[START Selected excerpt]
Couldn’t Pope Gregory have fixed that OTHER calendar problem?

If Gregory was going to go through all that change, maybe he could have addressed a more peculiar problem – the faulty naming of the months.

As you may know, there was a switch in the Western world from the Julian calendar to the Gregorian calendar that the vast majority of us use today. “The motivation for the reform was to bring the date for the celebration of Easter to the time of the year in which the First Council of Nicaea had agreed upon in 325. Because the spring equinox was tied to the celebration of Easter, the Roman Catholic Church considered this steady movement in the date of the equinox undesirable… Between AD 325… (when… the vernal equinox occurred approximately 21 March), and the time of Pope Gregory’s bull in 1582, the vernal equinox had moved backward in the calendar, until it was occurring on about 11 March, 10 days earlier.”
[END Selected excerpt]
[START Listing]
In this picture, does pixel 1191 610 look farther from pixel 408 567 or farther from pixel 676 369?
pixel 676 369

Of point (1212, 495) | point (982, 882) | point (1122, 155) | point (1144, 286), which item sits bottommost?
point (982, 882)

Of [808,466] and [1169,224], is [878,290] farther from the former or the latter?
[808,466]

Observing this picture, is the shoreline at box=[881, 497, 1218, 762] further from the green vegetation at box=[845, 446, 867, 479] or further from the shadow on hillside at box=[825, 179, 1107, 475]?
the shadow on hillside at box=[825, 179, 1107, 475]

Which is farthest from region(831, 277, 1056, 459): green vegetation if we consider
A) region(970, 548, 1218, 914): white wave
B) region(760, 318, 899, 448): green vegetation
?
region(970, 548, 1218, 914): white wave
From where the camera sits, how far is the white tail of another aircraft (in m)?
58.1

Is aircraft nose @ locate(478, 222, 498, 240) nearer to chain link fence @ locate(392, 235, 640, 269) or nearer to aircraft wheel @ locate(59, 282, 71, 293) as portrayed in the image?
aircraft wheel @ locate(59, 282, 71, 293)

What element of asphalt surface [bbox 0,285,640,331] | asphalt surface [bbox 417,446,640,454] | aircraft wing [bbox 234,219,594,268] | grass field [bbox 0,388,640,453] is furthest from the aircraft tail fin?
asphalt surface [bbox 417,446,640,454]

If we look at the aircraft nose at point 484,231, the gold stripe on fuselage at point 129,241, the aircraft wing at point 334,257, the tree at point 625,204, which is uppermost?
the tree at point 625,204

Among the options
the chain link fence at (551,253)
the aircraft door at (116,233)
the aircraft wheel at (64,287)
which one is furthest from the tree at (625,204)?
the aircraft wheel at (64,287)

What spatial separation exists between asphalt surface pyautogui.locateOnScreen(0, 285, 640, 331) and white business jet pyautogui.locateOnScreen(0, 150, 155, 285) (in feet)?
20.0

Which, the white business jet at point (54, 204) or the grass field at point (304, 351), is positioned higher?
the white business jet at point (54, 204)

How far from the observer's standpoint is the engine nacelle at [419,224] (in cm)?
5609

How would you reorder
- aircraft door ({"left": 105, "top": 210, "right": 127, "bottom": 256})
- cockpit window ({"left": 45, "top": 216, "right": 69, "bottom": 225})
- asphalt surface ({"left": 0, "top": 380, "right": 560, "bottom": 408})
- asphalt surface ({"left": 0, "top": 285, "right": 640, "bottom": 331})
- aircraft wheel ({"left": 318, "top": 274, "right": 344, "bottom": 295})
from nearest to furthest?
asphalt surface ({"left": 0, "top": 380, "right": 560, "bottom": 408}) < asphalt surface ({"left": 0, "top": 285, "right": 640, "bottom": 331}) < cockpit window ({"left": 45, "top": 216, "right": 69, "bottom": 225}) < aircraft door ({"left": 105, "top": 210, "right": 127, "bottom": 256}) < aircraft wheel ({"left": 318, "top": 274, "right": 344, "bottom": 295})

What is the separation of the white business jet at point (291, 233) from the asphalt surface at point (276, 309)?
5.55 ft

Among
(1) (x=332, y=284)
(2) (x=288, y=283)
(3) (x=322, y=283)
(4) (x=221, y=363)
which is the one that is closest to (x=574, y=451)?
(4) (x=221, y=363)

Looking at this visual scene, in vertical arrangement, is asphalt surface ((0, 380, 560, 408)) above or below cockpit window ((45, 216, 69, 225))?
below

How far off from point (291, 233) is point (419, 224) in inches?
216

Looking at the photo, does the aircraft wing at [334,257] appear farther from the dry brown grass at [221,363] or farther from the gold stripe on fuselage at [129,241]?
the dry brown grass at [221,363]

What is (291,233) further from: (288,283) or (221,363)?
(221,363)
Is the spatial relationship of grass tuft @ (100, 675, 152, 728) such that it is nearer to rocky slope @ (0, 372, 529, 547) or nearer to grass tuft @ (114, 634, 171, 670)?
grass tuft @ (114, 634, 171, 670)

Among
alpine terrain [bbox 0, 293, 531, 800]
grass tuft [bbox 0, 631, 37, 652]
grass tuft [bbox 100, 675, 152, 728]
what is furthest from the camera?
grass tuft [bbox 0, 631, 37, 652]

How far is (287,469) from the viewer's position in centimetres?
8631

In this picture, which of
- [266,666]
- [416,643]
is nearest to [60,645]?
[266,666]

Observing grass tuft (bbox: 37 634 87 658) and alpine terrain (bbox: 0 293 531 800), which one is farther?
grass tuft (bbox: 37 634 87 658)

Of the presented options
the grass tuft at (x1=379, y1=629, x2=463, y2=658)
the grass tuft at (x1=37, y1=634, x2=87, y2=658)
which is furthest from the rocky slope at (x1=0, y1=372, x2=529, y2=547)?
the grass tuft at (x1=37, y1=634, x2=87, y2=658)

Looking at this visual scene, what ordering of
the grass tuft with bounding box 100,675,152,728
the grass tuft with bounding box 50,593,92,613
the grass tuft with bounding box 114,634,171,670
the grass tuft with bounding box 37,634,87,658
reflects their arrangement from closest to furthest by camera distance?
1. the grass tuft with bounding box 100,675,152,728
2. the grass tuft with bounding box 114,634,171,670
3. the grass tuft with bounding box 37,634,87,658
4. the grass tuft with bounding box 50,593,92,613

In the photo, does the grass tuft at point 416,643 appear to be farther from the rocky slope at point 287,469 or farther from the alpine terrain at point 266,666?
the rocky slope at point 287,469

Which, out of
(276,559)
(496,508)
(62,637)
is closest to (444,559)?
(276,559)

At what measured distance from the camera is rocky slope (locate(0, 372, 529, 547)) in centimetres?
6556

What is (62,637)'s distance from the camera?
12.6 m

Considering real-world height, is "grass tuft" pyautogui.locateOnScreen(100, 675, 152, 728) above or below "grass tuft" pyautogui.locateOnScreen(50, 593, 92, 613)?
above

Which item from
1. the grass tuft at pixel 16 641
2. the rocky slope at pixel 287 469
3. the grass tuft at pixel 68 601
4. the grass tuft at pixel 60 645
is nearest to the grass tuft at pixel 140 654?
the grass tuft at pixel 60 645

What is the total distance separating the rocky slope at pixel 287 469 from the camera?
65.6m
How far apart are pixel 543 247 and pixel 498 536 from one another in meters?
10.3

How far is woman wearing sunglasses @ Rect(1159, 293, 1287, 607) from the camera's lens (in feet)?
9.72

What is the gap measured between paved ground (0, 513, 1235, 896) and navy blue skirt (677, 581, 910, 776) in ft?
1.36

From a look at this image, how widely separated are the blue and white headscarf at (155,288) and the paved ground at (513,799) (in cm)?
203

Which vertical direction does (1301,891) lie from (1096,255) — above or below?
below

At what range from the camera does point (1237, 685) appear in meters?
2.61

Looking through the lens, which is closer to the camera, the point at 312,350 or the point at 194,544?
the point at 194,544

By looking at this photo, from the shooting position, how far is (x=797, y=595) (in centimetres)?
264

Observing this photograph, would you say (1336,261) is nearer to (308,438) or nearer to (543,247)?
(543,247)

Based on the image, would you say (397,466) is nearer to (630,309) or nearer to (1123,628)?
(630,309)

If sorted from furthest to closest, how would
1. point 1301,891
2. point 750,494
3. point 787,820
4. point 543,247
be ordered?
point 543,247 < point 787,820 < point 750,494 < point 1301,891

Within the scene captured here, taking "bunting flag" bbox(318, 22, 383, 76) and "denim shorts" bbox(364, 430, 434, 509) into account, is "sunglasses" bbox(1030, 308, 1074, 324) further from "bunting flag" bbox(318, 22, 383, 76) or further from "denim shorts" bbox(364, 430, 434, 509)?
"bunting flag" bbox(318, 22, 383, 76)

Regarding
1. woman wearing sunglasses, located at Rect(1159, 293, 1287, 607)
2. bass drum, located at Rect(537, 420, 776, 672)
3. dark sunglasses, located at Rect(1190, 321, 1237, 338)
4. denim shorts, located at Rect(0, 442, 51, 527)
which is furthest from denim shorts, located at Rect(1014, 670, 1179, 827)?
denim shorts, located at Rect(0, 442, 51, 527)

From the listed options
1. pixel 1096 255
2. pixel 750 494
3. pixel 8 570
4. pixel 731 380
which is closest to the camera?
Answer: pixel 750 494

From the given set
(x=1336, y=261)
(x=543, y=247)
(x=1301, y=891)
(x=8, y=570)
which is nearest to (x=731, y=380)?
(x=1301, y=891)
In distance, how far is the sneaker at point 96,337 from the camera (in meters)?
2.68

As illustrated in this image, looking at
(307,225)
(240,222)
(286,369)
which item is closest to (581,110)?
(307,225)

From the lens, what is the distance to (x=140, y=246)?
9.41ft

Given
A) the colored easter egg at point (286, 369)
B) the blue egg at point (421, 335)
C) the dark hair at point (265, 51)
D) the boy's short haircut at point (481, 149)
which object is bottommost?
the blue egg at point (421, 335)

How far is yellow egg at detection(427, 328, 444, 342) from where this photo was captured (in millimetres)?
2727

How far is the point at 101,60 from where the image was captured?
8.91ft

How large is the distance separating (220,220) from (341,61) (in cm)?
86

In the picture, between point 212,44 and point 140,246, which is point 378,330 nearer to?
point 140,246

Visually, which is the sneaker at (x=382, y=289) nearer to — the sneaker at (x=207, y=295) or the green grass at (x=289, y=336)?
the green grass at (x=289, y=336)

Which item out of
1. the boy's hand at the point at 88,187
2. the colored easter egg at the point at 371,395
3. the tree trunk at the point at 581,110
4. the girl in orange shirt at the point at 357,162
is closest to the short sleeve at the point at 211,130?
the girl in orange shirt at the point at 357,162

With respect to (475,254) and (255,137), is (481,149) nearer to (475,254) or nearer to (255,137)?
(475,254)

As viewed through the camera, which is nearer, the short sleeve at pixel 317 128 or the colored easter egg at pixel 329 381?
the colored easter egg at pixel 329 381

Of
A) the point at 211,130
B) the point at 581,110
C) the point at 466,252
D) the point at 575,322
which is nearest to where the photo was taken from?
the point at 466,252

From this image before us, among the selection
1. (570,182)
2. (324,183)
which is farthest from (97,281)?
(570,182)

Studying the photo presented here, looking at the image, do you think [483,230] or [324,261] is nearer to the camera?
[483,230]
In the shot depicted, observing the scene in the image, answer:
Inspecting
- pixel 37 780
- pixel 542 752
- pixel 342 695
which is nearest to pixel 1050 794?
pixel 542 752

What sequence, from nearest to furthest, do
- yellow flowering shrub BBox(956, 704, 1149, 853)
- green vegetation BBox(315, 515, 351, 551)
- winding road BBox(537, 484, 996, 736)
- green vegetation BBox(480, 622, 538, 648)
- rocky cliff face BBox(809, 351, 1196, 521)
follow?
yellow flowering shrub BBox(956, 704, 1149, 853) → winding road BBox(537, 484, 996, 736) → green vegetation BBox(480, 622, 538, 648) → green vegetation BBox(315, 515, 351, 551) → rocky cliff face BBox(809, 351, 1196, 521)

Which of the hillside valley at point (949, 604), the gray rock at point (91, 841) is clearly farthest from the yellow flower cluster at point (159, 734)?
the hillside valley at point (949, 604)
[END Listing]
# [List of tasks]
• a. According to the passage on the Gregorian calendar reform, on about what date was the vernal equinox occurring by the time of Pope Gregory's bull in 1582?
• b. Translate this sentence from the passage on the Gregorian calendar reform into Spanish: "If Gregory was going to go through all that change, maybe he could have addressed a more peculiar problem – the faulty naming of the months."
• c. Reproduce the passage on the Gregorian calendar reform starting with "Couldn’t Pope Gregory" and going on through "of the months.", substituting "Gregory XIII" for "Gregory".

# [Task results]
• a. About 11 March.

• b. Si Gregorio iba a emprender todo ese cambio, quizá podría haber abordado un problema más peculiar: la errónea denominación de los meses.

• c.
Couldn’t Pope Gregory XIII have fixed that OTHER calendar problem?

If Gregory XIII was going to go through all that change, maybe he could have addressed a more peculiar problem – the faulty naming of the months.